The dead chicken bothered Lacey more than she admitted.

After checking on Fleur and giving her a reassuring hug, she talked with Rose, her cook, and Collette. Neither had seen anything unusual.

Pierre, the guard at the gate, finally admitted he had been dozing off last night. He wasn’t certain how long he’d slept.

Yelling at him did no good. Part of her challenge in running operations at the coffee plantation was hiring good help. Pierre was the son of a factory worker who begged her to hire him. He was a decent employee, and when her regular security guard took two weeks to visit his family in New York, she put Pierre in charge.

She had a bad feeling her security guard wasn’t returning.

Lacey told Pierre she was withholding his wages for the day and told him to go home. She called a friend about hiring a new guard. That was life here in this country. One must constantly improvise.
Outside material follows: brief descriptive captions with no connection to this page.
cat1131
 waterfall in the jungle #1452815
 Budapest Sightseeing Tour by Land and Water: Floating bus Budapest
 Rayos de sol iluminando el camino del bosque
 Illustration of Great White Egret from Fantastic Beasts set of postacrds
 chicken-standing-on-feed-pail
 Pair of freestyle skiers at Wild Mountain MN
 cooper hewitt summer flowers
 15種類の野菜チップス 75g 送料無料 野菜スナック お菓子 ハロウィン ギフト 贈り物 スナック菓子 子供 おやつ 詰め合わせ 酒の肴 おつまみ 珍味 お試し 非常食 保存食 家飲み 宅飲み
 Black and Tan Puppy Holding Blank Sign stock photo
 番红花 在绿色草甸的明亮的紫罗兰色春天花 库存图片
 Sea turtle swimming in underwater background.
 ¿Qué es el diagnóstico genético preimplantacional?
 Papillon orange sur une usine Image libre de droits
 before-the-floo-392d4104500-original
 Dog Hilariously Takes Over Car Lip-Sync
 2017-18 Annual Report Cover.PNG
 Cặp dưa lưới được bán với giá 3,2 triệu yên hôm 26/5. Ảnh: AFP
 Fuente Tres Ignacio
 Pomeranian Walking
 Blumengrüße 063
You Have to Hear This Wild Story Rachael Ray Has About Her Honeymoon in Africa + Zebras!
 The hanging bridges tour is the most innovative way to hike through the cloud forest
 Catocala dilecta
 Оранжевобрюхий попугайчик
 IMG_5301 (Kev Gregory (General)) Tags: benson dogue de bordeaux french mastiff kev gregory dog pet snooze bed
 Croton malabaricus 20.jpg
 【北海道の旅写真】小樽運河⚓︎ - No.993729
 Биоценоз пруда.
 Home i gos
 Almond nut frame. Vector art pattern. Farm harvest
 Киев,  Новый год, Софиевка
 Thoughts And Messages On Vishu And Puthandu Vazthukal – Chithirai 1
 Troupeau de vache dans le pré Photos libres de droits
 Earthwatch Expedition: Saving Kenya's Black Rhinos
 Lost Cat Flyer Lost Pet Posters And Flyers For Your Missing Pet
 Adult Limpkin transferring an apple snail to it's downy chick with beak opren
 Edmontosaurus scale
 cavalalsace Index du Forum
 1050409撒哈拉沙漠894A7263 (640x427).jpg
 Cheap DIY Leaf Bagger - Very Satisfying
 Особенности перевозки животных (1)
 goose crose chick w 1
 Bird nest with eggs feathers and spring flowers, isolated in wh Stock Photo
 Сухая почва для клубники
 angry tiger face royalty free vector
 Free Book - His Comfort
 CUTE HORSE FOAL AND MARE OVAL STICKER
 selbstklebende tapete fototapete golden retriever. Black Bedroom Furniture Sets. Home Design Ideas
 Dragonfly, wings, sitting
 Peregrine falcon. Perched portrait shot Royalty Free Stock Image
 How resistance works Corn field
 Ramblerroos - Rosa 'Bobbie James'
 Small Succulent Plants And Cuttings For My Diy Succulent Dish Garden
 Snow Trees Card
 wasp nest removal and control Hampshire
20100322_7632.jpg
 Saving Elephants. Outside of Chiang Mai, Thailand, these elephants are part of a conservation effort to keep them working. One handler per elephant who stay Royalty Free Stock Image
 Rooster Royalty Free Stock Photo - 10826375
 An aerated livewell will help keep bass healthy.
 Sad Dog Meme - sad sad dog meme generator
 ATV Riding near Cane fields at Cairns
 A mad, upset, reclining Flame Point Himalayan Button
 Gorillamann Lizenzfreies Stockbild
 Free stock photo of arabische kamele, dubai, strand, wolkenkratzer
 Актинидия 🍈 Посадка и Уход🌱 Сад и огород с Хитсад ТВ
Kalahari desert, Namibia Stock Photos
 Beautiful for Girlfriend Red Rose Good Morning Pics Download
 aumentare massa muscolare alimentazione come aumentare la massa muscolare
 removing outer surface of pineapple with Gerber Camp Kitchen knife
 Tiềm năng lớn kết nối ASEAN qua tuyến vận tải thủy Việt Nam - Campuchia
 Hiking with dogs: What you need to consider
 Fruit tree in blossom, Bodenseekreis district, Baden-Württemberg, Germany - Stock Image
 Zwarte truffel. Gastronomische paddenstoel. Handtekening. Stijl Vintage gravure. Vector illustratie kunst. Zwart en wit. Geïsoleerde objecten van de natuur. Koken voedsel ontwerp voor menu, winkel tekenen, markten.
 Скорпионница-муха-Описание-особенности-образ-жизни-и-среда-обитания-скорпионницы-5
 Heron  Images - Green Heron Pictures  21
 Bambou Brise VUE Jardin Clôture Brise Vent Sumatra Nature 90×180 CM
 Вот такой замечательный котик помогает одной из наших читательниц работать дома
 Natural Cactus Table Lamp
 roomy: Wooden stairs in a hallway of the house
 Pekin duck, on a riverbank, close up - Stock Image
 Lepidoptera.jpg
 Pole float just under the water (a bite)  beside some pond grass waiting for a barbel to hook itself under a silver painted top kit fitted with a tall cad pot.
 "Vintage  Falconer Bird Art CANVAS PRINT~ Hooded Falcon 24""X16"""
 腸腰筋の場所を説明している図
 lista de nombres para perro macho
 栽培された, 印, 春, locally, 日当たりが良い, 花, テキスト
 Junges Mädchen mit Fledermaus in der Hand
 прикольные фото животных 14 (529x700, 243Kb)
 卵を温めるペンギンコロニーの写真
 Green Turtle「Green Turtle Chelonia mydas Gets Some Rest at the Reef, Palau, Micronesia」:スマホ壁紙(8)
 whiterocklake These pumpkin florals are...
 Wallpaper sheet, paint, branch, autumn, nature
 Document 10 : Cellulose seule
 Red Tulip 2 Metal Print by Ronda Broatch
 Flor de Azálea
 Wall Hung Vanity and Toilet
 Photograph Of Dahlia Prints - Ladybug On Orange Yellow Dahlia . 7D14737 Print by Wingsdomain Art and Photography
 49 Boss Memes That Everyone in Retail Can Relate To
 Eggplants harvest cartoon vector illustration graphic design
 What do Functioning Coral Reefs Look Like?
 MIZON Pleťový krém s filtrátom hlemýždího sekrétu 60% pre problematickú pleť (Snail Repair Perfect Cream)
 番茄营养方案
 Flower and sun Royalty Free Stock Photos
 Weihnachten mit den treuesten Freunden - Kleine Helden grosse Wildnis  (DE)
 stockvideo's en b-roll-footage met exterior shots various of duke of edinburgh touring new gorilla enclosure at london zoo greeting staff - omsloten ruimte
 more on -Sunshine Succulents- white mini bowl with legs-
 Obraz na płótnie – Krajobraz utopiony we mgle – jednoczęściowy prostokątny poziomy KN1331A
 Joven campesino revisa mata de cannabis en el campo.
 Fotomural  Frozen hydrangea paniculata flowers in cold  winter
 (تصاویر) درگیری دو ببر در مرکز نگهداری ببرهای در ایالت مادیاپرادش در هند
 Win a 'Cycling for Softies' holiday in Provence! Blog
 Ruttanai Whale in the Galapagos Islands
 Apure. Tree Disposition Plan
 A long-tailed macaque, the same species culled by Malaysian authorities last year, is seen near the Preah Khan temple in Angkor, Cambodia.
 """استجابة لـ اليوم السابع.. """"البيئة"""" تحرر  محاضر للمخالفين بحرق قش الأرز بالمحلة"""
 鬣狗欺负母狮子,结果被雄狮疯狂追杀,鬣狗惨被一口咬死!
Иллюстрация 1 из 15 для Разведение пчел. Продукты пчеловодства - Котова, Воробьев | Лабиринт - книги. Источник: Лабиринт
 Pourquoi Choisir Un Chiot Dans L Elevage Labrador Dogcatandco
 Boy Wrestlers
But the dead chicken was a new twist. Ever since she’d fired some of the local single men for laziness, replacing them with women, there had been grumblings in town. She did have enemies. Because of this, she’d made friends, as well, and hired four older, more muscled and trustworthy men, brothers and fathers to the women she hired, as caretakers to work in the cornfield and keep the grass cut around the property. Some slept in small storage sheds on the property, glad to have a place to bunk. Lacey reasoned if they stayed on the property, they could keep a close eye on things.

But it was a large piece of land, and the caretakers couldn’t oversee everything at all times, especially at night.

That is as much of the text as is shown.